◆ KUTIPAN TEKS
-=-=-=-=-

Ketiga : Ash-Sholahu (baik), artinya bahwa harta yang dikeluarkan zakatnya, akan menjadi baik dan zakat sendiri akan memperbaiki kwalitas harta tersebut dan memperbaiki amal yang memilikinya.  
Adapun zakat secara istilah adalah jenis harta tertentu yang pemiliknya diwajibkan untuk memberikannya kepada orang-orang tertentu dengan syarat-syarat tertentu juga.
Pengertian Zakat

Secara lughoh atau bahasa, zakat berasal dari bahasa Arab yang berarti suci, bertambah dan berkembang, berkah, dan terpuji. Sedangkan secara istilah syara’, zakat berarti suatu bentuk ibadah kepada Allah SWT dengan mengeluarkan sebagian hartanya dan hukumnya wajib untuk dikeluarkan sesuai aturannya dan diberikan kepada golongan-golongan tertentu yang berhak menerimanya.

Allah berfirman dalam surat At-Taubah ayat 103 yang artinya “Ambillah dari harta mereka sedekah (zakat) untuk membersihkan mereka dan menghapuskan kesalahan mereka” (Q.S. At Taubah : 103). 

Dan sebagaimana firman Allah dalam Q.S. An-Nisa ayat 77 yang artinya: ”Laksanakanlah shalat dan tunaikanlah zakat ”.

Dengan melaksanakan zakat, berarti kita telah membersihkan harta yang kita miliki. Zakat dilakukan setahun sekali tepatnya pada bulan ramadhan. Dengan mengeluarkan zakat, bukan berarti harta yang dimiliki akan habis, tentu tidak. Zakat itu artinya mensucikan, membersihkan, menambah. Jadi, sebagian harta yang wajib dikeluarkan itu, walaupun terlihat berkurang akan tetapi pada dasarnya akan bertambah jumlah & keberkahannya, serta akan mensucikan dan membersihkan diri dari segala dosa.

-=-=-=-=-

◆ INFORMASI YANG DIBERIKAN
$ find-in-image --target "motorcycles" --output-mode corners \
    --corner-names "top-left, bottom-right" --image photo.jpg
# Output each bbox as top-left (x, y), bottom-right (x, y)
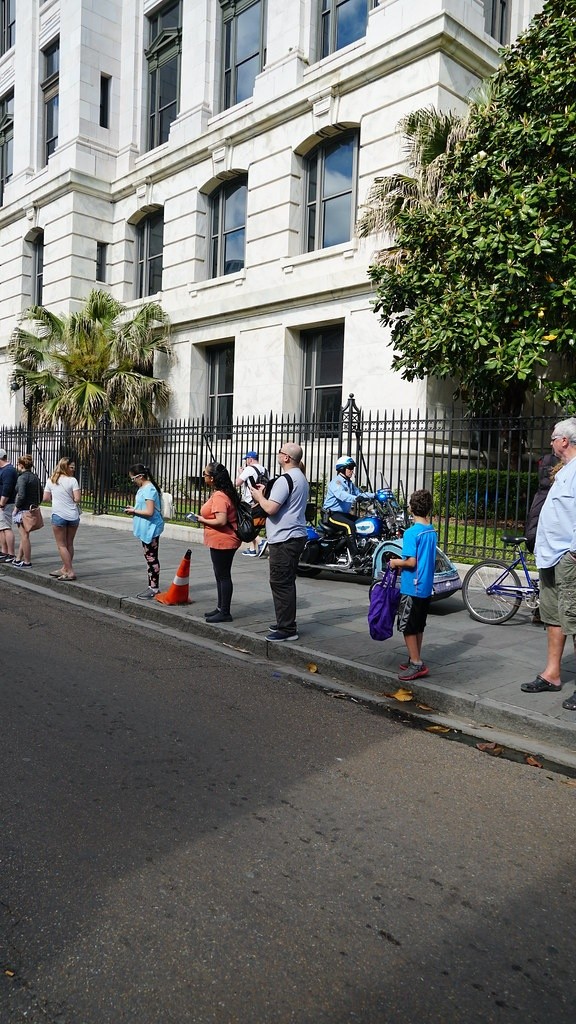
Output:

-=-=-=-=-

◆ TUGAS YANG DIKERJAKAN
• A. Menurut teks tentang zakat, mengapa mengeluarkan zakat tidak membuat harta yang dimiliki habis? Jelaskan dalam satu sampai tiga kalimat.
• B. Ketik ulang bagian teks tentang zakat, mulai dari "Ketiga : Ash-Sholahu (baik), artinya" dan berakhir pada "syarat-syarat tertentu juga.".

◆ JAWABAN TIAP TUGAS
• A. Mengeluarkan zakat tidak membuat harta habis karena zakat berarti mensucikan, membersihkan, dan menambah. Bagian harta yang wajib dikeluarkan memang terlihat berkurang, tetapi pada dasarnya jumlah dan keberkahannya akan bertambah, serta zakat akan mensucikan dan membersihkan diri dari segala dosa.

• B.
Ketiga : Ash-Sholahu (baik), artinya bahwa harta yang dikeluarkan zakatnya, akan menjadi baik dan zakat sendiri akan memperbaiki kwalitas harta tersebut dan memperbaiki amal yang memilikinya.  
Adapun zakat secara istilah adalah jenis harta tertentu yang pemiliknya diwajibkan untuk memberikannya kepada orang-orang tertentu dengan syarat-syarat tertentu juga.